24 de enero de 2026

La Batalla de Stalingrado, para entender la importancia de los valores que priman la existencia o no de humanidad.

Stalingrado 2 febrero de 1943

Subido de la página original por María Kassari. Traducción Nestor Guadaño.

"Mi Führer, permítanos capitular. Pero la única respuesta que recibimos fue una criminal invitación al suicidio". Escrito por el oficial nazi cercado en Stalingrado, Wilhelm Adam.

Hay intensos legados históricos de la guerra, que permanecen para siempre no sólo en los libros de texto, sino también en la conciencia humana. La batalla de Stalingrado es, sin duda, un momento así. Pero la historia de las últimas horas del 6º ejército alemán, es igual de tétrica y dramática. Subimos el relato contado por un oficial del estado mayor alemán, cuyas ilusiones se derrumbaron, cuando vio la cara de su vencedor.

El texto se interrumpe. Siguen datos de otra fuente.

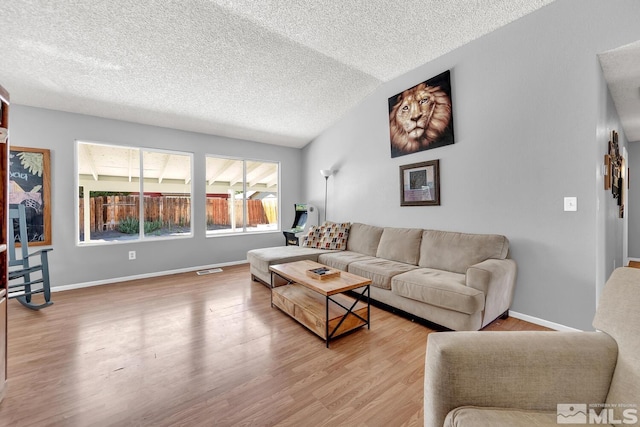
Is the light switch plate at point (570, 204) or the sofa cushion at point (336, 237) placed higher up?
the light switch plate at point (570, 204)

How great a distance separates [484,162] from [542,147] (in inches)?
18.8

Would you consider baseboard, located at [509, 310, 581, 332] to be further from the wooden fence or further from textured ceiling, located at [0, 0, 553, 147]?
the wooden fence

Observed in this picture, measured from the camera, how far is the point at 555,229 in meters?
2.29

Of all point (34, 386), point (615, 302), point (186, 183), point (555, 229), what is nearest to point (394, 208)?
point (555, 229)

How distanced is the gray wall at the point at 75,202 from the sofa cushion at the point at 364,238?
2053 mm

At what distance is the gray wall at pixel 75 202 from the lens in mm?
3285

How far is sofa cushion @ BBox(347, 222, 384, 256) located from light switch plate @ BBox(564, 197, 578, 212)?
77.0 inches

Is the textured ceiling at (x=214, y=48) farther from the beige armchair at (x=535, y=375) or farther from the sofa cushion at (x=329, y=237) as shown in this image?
the beige armchair at (x=535, y=375)

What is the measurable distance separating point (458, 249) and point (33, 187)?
16.8ft

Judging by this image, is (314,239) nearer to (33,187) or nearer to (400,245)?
(400,245)

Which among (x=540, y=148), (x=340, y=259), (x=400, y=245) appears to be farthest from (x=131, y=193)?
(x=540, y=148)

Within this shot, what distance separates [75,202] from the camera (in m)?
3.47

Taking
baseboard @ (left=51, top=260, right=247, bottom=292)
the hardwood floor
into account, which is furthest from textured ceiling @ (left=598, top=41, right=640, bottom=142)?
baseboard @ (left=51, top=260, right=247, bottom=292)

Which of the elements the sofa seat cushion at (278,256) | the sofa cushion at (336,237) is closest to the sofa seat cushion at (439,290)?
the sofa seat cushion at (278,256)
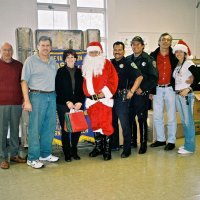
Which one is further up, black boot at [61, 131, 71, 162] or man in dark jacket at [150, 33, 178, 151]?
man in dark jacket at [150, 33, 178, 151]

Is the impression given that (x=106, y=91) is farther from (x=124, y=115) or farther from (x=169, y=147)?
(x=169, y=147)

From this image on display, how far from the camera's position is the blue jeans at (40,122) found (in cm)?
319

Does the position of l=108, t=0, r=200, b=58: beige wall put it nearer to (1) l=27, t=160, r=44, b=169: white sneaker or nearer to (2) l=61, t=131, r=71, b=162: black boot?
(2) l=61, t=131, r=71, b=162: black boot

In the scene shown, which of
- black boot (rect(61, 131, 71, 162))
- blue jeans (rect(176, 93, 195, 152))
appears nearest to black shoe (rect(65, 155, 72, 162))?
black boot (rect(61, 131, 71, 162))

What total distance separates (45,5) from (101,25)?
144 cm

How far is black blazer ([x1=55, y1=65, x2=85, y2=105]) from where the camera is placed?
3.24 m

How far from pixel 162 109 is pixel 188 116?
0.44m

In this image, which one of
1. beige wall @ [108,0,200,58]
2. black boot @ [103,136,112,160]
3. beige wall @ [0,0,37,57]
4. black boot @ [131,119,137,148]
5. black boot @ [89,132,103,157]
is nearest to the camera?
black boot @ [103,136,112,160]

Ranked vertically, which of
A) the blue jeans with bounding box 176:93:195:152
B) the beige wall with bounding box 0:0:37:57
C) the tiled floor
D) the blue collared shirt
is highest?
the beige wall with bounding box 0:0:37:57

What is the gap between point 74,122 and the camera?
3.22 metres

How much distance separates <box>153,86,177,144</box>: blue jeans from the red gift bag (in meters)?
1.26

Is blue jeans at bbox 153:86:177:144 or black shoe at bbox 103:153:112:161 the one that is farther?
blue jeans at bbox 153:86:177:144

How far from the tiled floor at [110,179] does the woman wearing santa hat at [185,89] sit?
0.26 meters

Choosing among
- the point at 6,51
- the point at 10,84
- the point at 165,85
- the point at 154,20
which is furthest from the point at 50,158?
the point at 154,20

Sin rendición: hasta la última bala...
Comienzos de enero de 1943. El 6º Ejército alemán estaba encerrado en la llamada "caldera" de Stalingrado. Las tropas del Ejército Rojo, después de su ofensiva de embolsamiento de los ejércitos del Eje, metódicamente iban apretando el anillo, que sugirieron al comandante de 6º, el coronel general Friedrich Von Paulus, a rendir sus armas. Los aviones soviéticos estaban lanzando folletos, los altavoces exhortaban a finalizar los combates. Era la oportunidad para salvar decenas de miles de vidas.
El general Paulus no era ciego. Envió un informe desesperado al Comandante en Jefe Supremo para permitir la rendición. Pero la respuesta del Führer llegó inmediatamente, como un ultimátum: "La rendición está descartada. Cada día extra que el ejército aguanta ayuda a todo el frente...".
Tras la negativa a rendirse, el 10 de enero de 1943, las fuerzas soviéticas lanzaron la Operación Anillo, con el objetivo de desmantelar y destruir todo el ejército cercado, cercenándolo por partes.
Así del 22 al 26 de enero, se dividió por la mitad. La situación se tornó catastrófica. Y temprano en la mañana del 24 de enero, Paulus se dirigió a Hitler otra vez con su último y angustiado informe.
"... Tengo un ejército sin munición ni comida. El control unificado de las tropas ya no es posible... 18 mil heridos con muy poca ayuda... Prolongar la defensa, no tiene sentido. La derrota es inevitable. Con el fin de salvar a aquellos que todavía están vivos, el ejército pide permiso inmediato para rendirse.".
La respuesta de Hitler fue rápida y breve. Otra vez sonaba como una cínica burla a los moribundos: "Se descarta la rendición. El Sexto Ejército está llevando a cabo su misión histórica, luchando hasta la última bala para permitir la creación de una nueva línea de defensa en el ala sur del frente.".
Después de leer este radiograma, Wilhelm Adam (este oficial de Estado Mayor cuyo informe es la base de este artículo) le dijo abiertamente a Paulus que consideraba esta orden como criminal, y por lo tanto no tenía la obligación de acatarla. Pero el jefe del Estado Mayor, el teniente general Schmidt, por el contrario, exigió aferrarse al ultimátum.
Y esa en sí era la tragedia: Paulus, criado en el espíritu de obediencia absoluta, siguió siendo un soldado obediente. Facilitando así a Hitler sus acciones criminales contra el 6º Ejército.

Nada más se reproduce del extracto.